▶ [DATA EXTRACTS]:
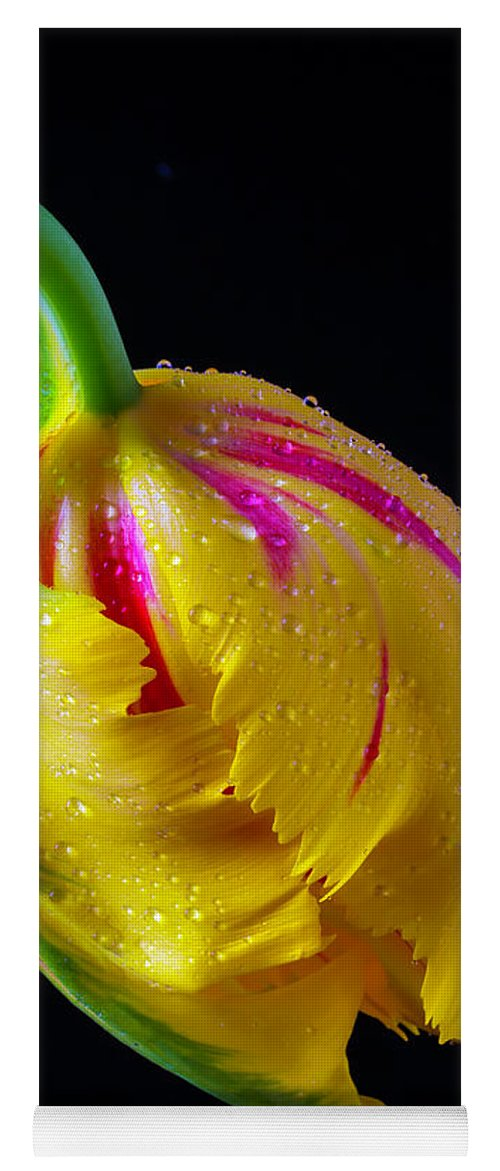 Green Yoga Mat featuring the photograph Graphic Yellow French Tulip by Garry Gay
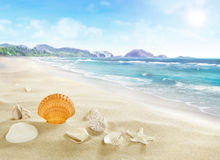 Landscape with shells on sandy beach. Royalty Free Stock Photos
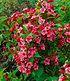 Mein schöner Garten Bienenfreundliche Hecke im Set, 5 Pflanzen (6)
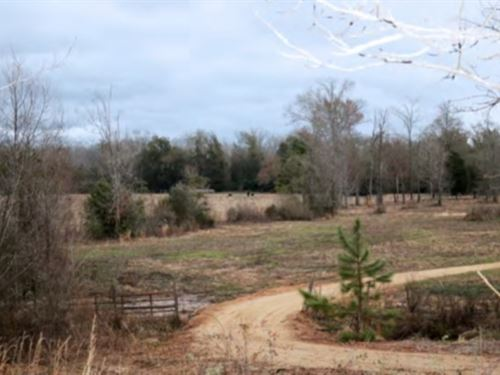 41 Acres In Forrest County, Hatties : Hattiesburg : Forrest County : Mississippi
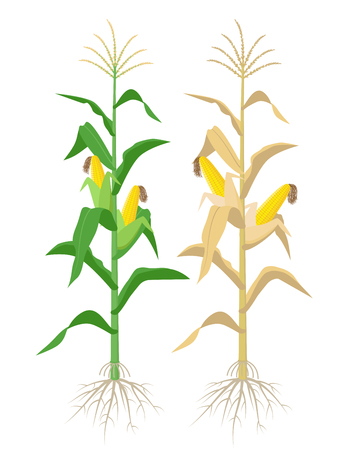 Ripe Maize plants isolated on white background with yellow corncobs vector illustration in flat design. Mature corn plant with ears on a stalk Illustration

...

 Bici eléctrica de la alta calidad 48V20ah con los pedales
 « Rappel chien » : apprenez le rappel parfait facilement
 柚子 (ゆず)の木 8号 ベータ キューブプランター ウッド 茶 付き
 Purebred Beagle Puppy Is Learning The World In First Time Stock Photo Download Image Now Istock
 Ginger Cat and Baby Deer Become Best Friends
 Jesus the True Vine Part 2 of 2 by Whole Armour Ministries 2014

▶ [YOUR TASK]: Return, unchanged, the run of lines above that opens with the line containing "柚子 (ゆず)の木 8号 ベータ キューブプランター ウッド 茶 付き" and closes with the line containing "Jesus the True". Include both.

▶ [FINISHED EXERCISE]:
 柚子 (ゆず)の木 8号 ベータ キューブプランター ウッド 茶 付き
 Purebred Beagle Puppy Is Learning The World In First Time Stock Photo Download Image Now Istock
 Ginger Cat and Baby Deer Become Best Friends
 Jesus the True Vine Part 2 of 2 by Whole Armour Ministries 2014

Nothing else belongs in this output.